### REQUEST
Write out the listing below again, precisely as it is given.

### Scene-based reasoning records
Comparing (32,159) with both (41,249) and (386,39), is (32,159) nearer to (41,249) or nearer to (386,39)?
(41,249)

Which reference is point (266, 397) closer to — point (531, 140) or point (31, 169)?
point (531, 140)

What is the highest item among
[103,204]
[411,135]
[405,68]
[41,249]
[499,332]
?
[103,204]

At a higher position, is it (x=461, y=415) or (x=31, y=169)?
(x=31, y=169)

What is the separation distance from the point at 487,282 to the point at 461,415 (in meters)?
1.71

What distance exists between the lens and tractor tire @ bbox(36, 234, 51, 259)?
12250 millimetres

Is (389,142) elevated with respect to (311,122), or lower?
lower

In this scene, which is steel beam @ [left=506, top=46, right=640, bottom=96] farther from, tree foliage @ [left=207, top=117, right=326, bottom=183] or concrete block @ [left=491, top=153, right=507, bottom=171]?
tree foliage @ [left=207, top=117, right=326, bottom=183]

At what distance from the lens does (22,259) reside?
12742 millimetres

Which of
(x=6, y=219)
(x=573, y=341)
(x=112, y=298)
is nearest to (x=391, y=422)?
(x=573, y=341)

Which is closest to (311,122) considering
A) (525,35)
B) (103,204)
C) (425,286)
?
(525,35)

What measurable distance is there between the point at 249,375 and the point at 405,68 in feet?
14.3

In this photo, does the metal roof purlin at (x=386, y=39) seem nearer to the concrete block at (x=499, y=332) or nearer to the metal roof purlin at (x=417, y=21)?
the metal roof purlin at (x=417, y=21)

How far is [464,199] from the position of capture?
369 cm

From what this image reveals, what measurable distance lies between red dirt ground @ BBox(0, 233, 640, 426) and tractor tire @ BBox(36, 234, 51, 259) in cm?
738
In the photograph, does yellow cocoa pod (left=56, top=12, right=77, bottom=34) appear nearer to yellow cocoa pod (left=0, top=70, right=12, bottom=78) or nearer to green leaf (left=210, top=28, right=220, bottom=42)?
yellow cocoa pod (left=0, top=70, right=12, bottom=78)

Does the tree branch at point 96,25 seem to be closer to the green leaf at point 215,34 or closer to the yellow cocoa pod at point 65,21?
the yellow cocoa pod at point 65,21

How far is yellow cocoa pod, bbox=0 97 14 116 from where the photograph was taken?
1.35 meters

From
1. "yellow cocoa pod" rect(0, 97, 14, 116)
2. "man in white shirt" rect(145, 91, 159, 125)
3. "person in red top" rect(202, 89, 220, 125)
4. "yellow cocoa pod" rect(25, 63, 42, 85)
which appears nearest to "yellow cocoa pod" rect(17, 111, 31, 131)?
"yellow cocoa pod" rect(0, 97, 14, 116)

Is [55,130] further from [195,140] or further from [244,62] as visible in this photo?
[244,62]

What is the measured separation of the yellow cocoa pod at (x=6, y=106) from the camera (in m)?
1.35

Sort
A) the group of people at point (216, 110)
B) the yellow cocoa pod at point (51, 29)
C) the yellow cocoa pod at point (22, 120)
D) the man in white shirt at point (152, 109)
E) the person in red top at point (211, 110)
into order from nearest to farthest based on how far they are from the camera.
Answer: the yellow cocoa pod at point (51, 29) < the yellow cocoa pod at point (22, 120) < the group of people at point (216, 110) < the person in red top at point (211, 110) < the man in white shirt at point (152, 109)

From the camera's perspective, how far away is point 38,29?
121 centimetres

### WRITTEN SOLUTION
Comparing (32,159) with both (41,249) and (386,39), is (32,159) nearer to (41,249) or nearer to (386,39)?
(41,249)

Which reference is point (266, 397) closer to — point (531, 140) or point (31, 169)?
point (531, 140)

What is the highest item among
[103,204]
[411,135]
[405,68]
[41,249]
[499,332]
?
[103,204]

At a higher position, is it (x=461, y=415) or (x=31, y=169)?
(x=31, y=169)

What is the separation distance from the point at 487,282 to the point at 461,415 (in meters)?
1.71

What distance exists between the lens and tractor tire @ bbox(36, 234, 51, 259)?
12250 millimetres

Is (389,142) elevated with respect to (311,122), or lower?
lower

In this scene, which is steel beam @ [left=506, top=46, right=640, bottom=96] farther from, tree foliage @ [left=207, top=117, right=326, bottom=183] or concrete block @ [left=491, top=153, right=507, bottom=171]?
tree foliage @ [left=207, top=117, right=326, bottom=183]

At what distance from the lens does (22,259) reside?
12742 millimetres

Which of
(x=6, y=219)
(x=573, y=341)
(x=112, y=298)
is nearest to (x=391, y=422)?
(x=573, y=341)

Which is closest to (311,122) considering
A) (525,35)
B) (103,204)
C) (425,286)
?
(525,35)

What measurable distance is there between the point at 249,375 and the point at 405,68 in feet?
14.3

In this photo, does the metal roof purlin at (x=386, y=39) seem nearer to the concrete block at (x=499, y=332) or nearer to the metal roof purlin at (x=417, y=21)?
the metal roof purlin at (x=417, y=21)

How far is [464,199] from the position of capture?
369 cm

From what this image reveals, what measurable distance lies between red dirt ground @ BBox(0, 233, 640, 426) and tractor tire @ BBox(36, 234, 51, 259) in cm?
738
In the photograph, does yellow cocoa pod (left=56, top=12, right=77, bottom=34) appear nearer to yellow cocoa pod (left=0, top=70, right=12, bottom=78) or nearer to green leaf (left=210, top=28, right=220, bottom=42)?
yellow cocoa pod (left=0, top=70, right=12, bottom=78)

Does the tree branch at point 96,25 seem to be closer to the green leaf at point 215,34 or closer to the yellow cocoa pod at point 65,21?
the yellow cocoa pod at point 65,21

How far is yellow cocoa pod, bbox=0 97 14 116 from where the photograph was taken?
1.35 meters

From
1. "yellow cocoa pod" rect(0, 97, 14, 116)
2. "man in white shirt" rect(145, 91, 159, 125)
3. "person in red top" rect(202, 89, 220, 125)
4. "yellow cocoa pod" rect(25, 63, 42, 85)
which appears nearest to "yellow cocoa pod" rect(17, 111, 31, 131)?
"yellow cocoa pod" rect(0, 97, 14, 116)

Is [55,130] further from [195,140] or further from [244,62] as visible in this photo?
[244,62]

What is the measured separation of the yellow cocoa pod at (x=6, y=106) from the camera (in m)?
1.35

Sort
A) the group of people at point (216, 110)
B) the yellow cocoa pod at point (51, 29)
C) the yellow cocoa pod at point (22, 120)
D) the man in white shirt at point (152, 109)
E) the person in red top at point (211, 110)
into order from nearest to farthest based on how far they are from the camera.
Answer: the yellow cocoa pod at point (51, 29) < the yellow cocoa pod at point (22, 120) < the group of people at point (216, 110) < the person in red top at point (211, 110) < the man in white shirt at point (152, 109)

From the camera's perspective, how far away is point 38,29?
121 centimetres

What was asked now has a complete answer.